Ein konfessioneller Religionsunterricht an Berufsschulen ist entsprechend dem Religions­unterrichtsgesetz grundsätzlich als Freigegenstand, für den eine Anmeldung der Schülerinnen und Schüler erforderlich ist, zu führen. Lediglich an Berufsschulen in Tirol und Vorarlberg ist dieser als Pflichtgegenstand zu führen, wobei nach Maßgabe des Religionsunterrichtsgesetzes wiederum für Schülerinnen und Schüler eine Abmeldemöglichkeit besteht. Ausgehend davon obliegt die Entscheidung, konfessionellen Religionsunterricht zu besuchen, den Berufsschülerinnen und -schülern selbst.

 

Für die mögliche Ausgestaltung eines Ethikunterrichts bestehen im Wesentlichen drei Modelle, die von einer flächendeckenden Einführung des bisher praktizierten Schulversuchs bis zur Etablierung eines eigenen Pflichtgegenstandes reichen. Auch die in der vorliegenden Bürgerinitiative vorgeschlagene Variante der Kopplung von Ethik mit einem anderen, fachverwandten Gegenstand wäre eine denkbare Variante. Bereits jetzt werden im Pflichtgegenstand Politische Bildung auch Inhalte der Ethik im Unterricht behandelt wie etwa die Befähigung zur aktiven, kritischen und verantwortungsbewussten Gestaltung des Lebens in der Gemeinschaft, die vorurteilsfreie und kritische Prüfung anderer Standpunkte und Überzeugungen oder die Achtung und Toleranz anderen gegenüber.

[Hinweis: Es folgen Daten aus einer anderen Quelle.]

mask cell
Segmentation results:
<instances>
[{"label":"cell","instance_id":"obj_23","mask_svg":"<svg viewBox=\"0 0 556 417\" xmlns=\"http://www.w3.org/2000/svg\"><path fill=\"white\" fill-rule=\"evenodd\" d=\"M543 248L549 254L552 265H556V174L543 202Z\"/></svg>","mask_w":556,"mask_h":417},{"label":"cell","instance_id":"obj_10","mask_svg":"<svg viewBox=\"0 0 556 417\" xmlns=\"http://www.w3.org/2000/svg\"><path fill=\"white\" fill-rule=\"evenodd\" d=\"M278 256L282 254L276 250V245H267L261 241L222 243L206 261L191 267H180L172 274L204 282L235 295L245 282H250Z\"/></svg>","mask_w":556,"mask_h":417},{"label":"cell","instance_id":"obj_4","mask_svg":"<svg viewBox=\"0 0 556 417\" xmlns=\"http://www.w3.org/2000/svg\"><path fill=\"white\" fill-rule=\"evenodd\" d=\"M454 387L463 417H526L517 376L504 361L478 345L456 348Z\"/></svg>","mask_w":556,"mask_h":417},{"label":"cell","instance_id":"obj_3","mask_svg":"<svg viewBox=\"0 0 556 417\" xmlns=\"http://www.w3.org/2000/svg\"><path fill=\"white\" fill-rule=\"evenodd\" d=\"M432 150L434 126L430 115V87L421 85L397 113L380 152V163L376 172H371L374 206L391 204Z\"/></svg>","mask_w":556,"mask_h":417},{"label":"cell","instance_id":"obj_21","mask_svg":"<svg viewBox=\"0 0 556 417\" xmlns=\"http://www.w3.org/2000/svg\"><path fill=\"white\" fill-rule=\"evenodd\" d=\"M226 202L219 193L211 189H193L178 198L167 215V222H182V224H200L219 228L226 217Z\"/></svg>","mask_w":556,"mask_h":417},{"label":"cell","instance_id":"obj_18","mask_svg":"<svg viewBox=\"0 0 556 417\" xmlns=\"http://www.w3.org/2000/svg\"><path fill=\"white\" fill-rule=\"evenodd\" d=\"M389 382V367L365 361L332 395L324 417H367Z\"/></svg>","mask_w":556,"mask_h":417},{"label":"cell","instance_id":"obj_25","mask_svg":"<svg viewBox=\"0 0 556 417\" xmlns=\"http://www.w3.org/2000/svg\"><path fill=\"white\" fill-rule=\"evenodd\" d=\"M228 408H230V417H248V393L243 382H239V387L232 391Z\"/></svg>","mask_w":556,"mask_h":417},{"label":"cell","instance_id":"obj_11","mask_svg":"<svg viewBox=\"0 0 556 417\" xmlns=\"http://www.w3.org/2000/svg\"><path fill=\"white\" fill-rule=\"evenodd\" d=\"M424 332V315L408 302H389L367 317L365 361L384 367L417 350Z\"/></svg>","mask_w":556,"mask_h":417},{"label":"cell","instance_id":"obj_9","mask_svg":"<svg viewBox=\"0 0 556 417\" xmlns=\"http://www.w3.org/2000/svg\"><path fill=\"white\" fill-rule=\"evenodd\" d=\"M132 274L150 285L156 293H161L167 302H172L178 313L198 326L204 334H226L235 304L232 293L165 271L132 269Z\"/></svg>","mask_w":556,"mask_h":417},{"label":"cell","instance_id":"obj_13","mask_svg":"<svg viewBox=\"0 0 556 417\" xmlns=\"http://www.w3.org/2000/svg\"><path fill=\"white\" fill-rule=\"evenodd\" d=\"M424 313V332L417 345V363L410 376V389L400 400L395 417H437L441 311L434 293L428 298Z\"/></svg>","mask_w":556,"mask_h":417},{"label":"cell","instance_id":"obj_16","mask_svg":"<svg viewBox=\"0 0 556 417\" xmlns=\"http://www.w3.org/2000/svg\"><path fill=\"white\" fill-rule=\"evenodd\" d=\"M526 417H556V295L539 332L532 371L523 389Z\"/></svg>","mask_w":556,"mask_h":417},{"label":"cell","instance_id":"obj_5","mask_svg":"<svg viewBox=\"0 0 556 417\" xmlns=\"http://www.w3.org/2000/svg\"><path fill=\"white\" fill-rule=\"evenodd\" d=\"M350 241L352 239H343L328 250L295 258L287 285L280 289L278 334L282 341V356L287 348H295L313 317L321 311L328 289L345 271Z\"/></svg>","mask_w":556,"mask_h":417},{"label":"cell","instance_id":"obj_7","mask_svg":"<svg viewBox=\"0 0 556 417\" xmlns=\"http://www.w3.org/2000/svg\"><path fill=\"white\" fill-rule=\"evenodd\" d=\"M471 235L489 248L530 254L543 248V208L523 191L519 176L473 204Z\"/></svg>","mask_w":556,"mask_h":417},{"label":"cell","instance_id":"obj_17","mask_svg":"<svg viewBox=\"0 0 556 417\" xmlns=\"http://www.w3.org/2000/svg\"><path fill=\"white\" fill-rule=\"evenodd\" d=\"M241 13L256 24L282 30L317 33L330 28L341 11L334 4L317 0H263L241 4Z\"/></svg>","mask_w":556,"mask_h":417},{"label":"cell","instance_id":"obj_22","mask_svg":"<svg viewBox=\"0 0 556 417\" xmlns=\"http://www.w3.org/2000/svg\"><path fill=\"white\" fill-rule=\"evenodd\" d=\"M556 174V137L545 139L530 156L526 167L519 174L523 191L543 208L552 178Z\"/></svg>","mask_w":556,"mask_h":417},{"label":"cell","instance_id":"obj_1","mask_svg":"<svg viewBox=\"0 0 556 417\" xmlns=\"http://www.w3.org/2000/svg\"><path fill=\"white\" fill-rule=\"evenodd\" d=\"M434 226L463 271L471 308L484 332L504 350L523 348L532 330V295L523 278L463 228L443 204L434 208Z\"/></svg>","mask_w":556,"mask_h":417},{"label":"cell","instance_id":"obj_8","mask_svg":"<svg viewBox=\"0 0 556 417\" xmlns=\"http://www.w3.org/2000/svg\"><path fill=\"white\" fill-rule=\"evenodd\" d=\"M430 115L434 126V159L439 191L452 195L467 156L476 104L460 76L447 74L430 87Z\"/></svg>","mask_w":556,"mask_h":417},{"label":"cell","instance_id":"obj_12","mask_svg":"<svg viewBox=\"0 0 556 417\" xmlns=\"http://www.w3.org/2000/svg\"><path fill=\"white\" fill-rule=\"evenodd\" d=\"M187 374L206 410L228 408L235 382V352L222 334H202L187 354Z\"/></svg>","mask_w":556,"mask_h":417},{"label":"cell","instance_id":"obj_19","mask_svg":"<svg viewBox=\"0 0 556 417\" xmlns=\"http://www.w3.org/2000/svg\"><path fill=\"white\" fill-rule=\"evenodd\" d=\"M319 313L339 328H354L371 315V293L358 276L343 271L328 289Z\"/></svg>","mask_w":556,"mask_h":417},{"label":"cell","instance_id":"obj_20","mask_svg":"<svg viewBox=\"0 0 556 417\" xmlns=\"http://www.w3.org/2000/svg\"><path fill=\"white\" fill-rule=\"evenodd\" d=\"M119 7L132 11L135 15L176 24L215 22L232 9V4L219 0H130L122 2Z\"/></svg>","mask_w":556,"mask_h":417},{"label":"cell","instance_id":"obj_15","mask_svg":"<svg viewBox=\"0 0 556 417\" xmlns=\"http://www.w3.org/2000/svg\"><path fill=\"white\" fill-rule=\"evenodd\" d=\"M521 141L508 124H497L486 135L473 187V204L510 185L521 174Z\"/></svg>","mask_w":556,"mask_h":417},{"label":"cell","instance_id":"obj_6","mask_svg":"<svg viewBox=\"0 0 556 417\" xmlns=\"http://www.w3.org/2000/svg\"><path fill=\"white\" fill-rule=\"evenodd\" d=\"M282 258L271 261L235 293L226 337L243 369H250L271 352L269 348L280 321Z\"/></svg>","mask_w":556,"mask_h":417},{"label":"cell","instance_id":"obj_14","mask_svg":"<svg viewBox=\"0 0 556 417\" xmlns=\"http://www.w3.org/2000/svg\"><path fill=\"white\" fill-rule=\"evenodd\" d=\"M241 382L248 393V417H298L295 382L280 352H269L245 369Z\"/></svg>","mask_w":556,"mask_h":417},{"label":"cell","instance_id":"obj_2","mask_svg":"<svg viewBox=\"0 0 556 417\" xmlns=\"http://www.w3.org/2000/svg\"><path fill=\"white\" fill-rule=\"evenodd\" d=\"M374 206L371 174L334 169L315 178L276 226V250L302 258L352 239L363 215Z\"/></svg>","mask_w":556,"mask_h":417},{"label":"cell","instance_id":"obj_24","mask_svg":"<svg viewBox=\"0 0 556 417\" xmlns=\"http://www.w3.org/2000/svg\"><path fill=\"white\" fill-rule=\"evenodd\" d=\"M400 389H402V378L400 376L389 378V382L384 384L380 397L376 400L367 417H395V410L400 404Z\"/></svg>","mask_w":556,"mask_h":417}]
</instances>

Hinsichtlich der Erstellung neuer Ausbildungsordnungen, der Qualitätssicherungsmaßnahmen rund um die betriebliche Ausbildung sowie der mehrmonatigen Auslandspraktika darf auf die Zuständigkeit des Bundesministeriums für Wissenschaft, Forschung und Wirtschaft hingewiesen werden, wobei im Falle der Erlassung neuer Ausbildungsordnungen durch das Bundes­ministerium für Wissenschaft, Forschung und Wirtschaft korrespondierend dazu im Berufsschulbereich auch neue Rahmenlehrpläne zu erlassen sind, um eine zeitgemäße, den wirtschaftlichen Erfordernissen entsprechende schulische Ausbildung zu gewährleisten.